Handmaid's tale 2 pendues

L′action se ralentissant, s′affirme une tendance déjà sensible dans la première saison : celle qui veut que chaque plan ait un message à faire passer. Cet excès de lisibilité contrecarre ce qui a été en partie la qualité de The Handmaid′s Tale : montrer l′effet de la contrainte au travers des corps et des esprits. La soumission au viol hebdomadaire, l′arrachement aux enfants et aux êtres aimés, la réduction d′un être à sa fonction reproductrice tels étaient les principaux crimes dénoncés par la série au travers, précisément, des yeux, du sexe, du ventre, des larmes de June.
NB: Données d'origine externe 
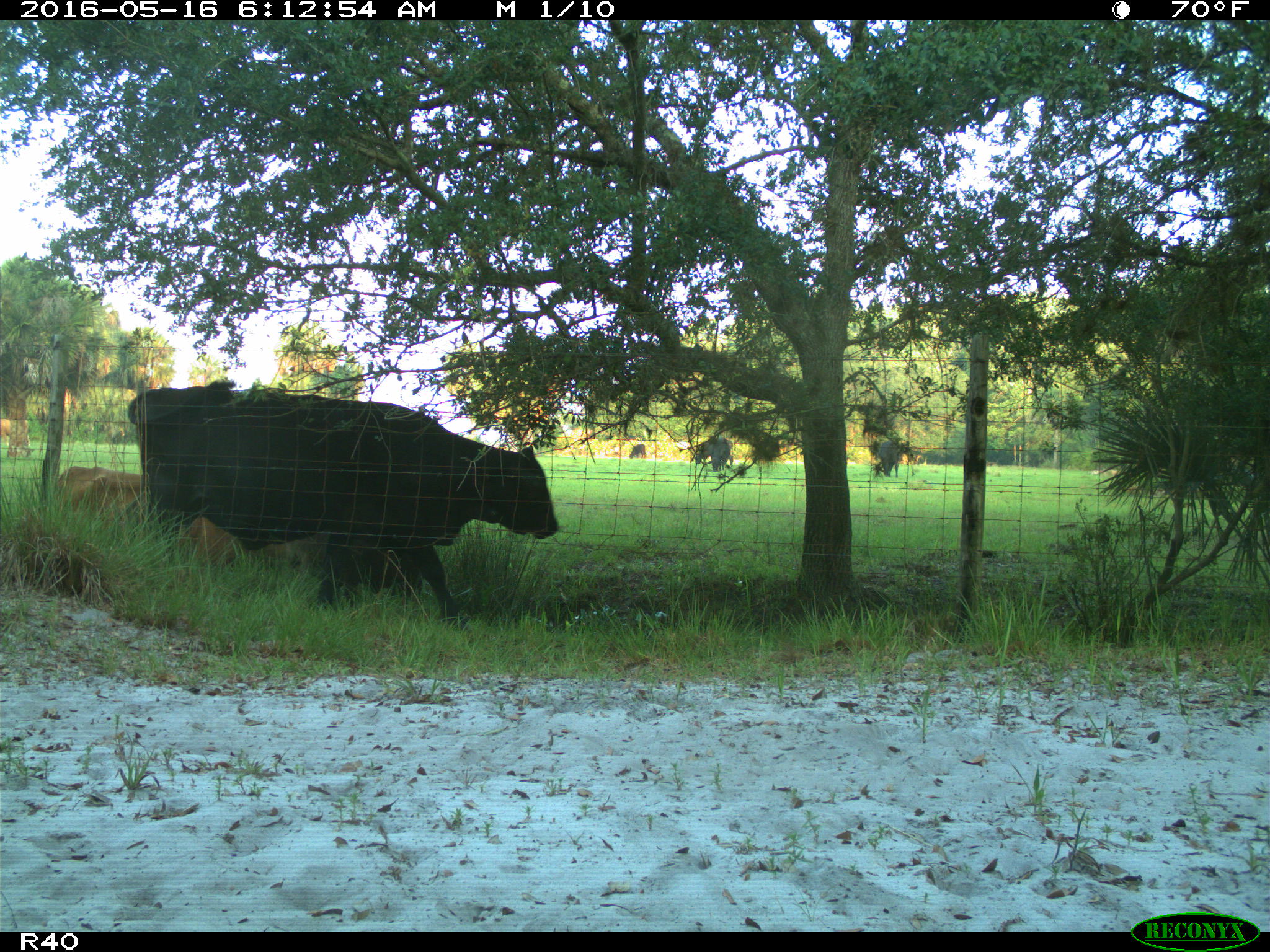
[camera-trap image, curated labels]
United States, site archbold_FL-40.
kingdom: Animalia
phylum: Chordata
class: Mammalia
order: Artiodactyla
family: Bovidae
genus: Bos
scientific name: Bos taurus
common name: domestic cow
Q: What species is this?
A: Bos taurus (domestic cow).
Ce qui, d′ailleurs, était assez puissant pour nous faire oublier ce que la dystopie évitait : l′économie. Car qui produit, qu′est-ce qui est produit, qui se fait exploiter ou exploite dans l’univers impitoyable de Gilead, The Handmaid′s Tale ne s′attarde pas à l′expliquer. Les rapports humains sont d’abord de l’ordre de l’intime avant d’être de l’ordre économique.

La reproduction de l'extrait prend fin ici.